====== EXCERPTED DATA ======

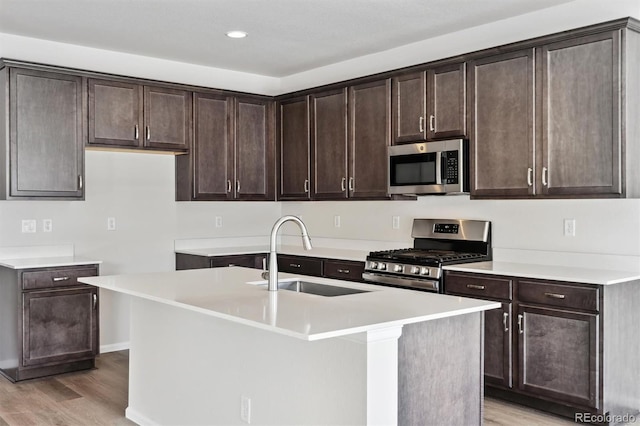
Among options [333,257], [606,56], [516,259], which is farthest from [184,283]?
[606,56]

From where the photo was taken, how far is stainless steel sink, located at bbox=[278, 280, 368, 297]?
318 cm

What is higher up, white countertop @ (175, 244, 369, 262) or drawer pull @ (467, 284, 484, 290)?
white countertop @ (175, 244, 369, 262)

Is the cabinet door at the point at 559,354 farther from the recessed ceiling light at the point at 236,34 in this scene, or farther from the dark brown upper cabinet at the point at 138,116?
the dark brown upper cabinet at the point at 138,116

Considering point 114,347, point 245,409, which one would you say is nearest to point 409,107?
point 245,409

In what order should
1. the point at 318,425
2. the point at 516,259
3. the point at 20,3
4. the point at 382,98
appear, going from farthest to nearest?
the point at 382,98 < the point at 516,259 < the point at 20,3 < the point at 318,425

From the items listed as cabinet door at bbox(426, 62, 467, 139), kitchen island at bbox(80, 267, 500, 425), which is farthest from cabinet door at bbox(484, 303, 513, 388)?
cabinet door at bbox(426, 62, 467, 139)

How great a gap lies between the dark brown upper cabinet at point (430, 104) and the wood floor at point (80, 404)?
6.24ft

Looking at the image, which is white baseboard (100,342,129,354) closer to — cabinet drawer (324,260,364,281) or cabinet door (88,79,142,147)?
cabinet door (88,79,142,147)

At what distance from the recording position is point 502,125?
4.14 m

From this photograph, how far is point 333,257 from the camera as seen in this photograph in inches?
199

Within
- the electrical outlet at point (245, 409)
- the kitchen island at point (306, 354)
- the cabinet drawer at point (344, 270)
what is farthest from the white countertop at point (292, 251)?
the electrical outlet at point (245, 409)

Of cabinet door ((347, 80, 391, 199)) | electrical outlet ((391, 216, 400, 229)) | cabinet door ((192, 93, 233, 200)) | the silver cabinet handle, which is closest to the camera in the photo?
the silver cabinet handle

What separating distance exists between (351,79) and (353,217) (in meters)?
1.26

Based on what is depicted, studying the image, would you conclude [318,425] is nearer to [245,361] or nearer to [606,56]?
[245,361]
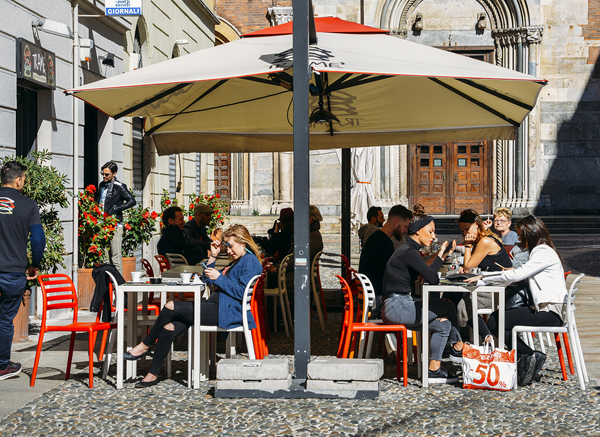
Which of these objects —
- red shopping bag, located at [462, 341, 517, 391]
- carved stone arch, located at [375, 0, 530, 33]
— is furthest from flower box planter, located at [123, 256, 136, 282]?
carved stone arch, located at [375, 0, 530, 33]

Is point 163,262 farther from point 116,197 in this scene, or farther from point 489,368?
point 489,368

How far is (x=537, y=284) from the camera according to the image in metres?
5.86

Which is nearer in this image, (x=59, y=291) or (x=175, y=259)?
(x=59, y=291)

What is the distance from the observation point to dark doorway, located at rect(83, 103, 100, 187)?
11.5 m

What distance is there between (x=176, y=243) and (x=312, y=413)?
4270 millimetres

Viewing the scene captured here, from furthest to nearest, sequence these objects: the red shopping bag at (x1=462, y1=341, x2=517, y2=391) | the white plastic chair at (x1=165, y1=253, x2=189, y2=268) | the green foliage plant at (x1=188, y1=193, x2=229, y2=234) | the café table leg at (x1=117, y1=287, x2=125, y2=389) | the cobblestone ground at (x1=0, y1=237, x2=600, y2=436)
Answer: the green foliage plant at (x1=188, y1=193, x2=229, y2=234) < the white plastic chair at (x1=165, y1=253, x2=189, y2=268) < the café table leg at (x1=117, y1=287, x2=125, y2=389) < the red shopping bag at (x1=462, y1=341, x2=517, y2=391) < the cobblestone ground at (x1=0, y1=237, x2=600, y2=436)

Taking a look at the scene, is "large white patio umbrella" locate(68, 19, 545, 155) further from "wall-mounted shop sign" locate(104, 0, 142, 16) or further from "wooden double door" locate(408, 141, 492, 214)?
"wooden double door" locate(408, 141, 492, 214)

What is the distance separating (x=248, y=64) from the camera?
17.7 feet

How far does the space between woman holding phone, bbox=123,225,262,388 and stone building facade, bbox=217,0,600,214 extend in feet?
53.8

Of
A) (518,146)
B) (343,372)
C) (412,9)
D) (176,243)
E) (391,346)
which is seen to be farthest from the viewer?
(412,9)

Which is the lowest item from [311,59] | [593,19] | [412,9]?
[311,59]

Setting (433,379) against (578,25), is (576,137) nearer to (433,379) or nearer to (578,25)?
(578,25)

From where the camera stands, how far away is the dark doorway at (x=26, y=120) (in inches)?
360

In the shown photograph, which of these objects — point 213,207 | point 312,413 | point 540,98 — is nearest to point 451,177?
point 540,98
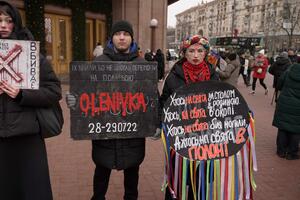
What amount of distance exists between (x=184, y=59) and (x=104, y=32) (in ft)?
50.5

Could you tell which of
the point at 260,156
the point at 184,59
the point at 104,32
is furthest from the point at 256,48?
the point at 184,59

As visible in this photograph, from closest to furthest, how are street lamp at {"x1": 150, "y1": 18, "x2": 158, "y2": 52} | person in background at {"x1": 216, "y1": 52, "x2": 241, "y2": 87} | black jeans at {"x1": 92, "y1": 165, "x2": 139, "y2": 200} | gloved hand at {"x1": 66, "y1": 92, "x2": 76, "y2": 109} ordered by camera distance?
gloved hand at {"x1": 66, "y1": 92, "x2": 76, "y2": 109}
black jeans at {"x1": 92, "y1": 165, "x2": 139, "y2": 200}
person in background at {"x1": 216, "y1": 52, "x2": 241, "y2": 87}
street lamp at {"x1": 150, "y1": 18, "x2": 158, "y2": 52}

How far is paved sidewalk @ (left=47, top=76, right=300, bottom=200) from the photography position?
A: 383cm

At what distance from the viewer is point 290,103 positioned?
5.12 meters

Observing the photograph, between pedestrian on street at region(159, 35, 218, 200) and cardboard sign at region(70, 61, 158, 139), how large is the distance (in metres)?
0.21

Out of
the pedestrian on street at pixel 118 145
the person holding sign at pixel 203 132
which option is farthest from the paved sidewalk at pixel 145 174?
the person holding sign at pixel 203 132

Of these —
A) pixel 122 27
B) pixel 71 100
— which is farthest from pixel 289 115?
pixel 71 100

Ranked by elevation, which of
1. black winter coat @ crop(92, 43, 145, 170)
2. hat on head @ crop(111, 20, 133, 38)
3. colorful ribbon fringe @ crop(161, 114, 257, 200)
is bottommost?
colorful ribbon fringe @ crop(161, 114, 257, 200)

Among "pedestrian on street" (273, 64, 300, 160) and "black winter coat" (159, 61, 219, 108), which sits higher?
"black winter coat" (159, 61, 219, 108)

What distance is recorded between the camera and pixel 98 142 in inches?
113

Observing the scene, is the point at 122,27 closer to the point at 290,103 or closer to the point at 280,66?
the point at 290,103

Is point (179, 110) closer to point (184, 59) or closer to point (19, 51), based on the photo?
point (184, 59)

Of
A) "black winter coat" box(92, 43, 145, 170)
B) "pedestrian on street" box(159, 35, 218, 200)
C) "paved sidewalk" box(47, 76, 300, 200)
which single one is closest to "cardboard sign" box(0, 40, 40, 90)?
"black winter coat" box(92, 43, 145, 170)

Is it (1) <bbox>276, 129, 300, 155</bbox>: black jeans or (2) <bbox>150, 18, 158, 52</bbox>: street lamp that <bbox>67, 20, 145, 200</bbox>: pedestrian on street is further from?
(2) <bbox>150, 18, 158, 52</bbox>: street lamp
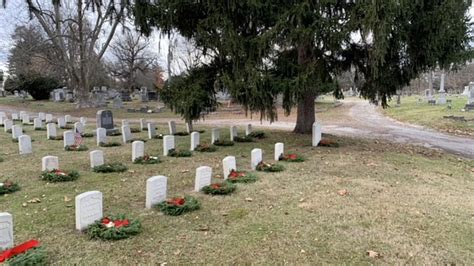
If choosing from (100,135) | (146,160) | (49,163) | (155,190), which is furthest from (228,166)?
(100,135)

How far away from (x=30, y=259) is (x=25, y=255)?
96mm

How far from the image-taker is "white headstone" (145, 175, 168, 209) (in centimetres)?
527

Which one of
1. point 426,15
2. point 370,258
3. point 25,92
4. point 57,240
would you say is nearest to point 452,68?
point 426,15

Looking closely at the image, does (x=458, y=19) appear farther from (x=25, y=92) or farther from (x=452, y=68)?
(x=25, y=92)

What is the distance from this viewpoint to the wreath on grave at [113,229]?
4.20 m

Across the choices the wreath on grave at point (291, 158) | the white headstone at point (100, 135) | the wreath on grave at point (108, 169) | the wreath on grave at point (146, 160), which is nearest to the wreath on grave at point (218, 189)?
the wreath on grave at point (108, 169)

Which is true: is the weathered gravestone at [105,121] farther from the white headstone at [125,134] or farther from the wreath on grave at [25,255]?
the wreath on grave at [25,255]

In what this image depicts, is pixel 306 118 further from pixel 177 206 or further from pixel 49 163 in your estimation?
pixel 177 206

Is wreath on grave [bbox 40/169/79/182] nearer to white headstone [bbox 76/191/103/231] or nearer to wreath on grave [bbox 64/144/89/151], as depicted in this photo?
white headstone [bbox 76/191/103/231]

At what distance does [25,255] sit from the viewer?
3574 mm

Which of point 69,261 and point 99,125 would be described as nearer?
point 69,261

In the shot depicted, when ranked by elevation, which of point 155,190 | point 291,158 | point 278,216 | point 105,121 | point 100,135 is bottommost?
point 278,216

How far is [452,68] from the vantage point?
37.6 ft

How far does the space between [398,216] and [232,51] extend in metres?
6.66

======

# TASK OBJECTIVE
Could you output the data lines starting at the one containing "How far is (x=537, y=284)" and ending at the one containing "4270 millimetres" as a JSON list of strings, one string per line and blank lines left out?

# RESULT OF THIS TASK
[
  "How far is (x=537, y=284) from the camera according to the image in metres?",
  "5.86",
  "Which is nearer in this image, (x=59, y=291) or (x=175, y=259)?",
  "(x=59, y=291)",
  "What is the distance from the observation point to dark doorway, located at rect(83, 103, 100, 187)?",
  "11.5 m",
  "What distance is there between (x=176, y=243) and (x=312, y=413)?",
  "4270 millimetres"
]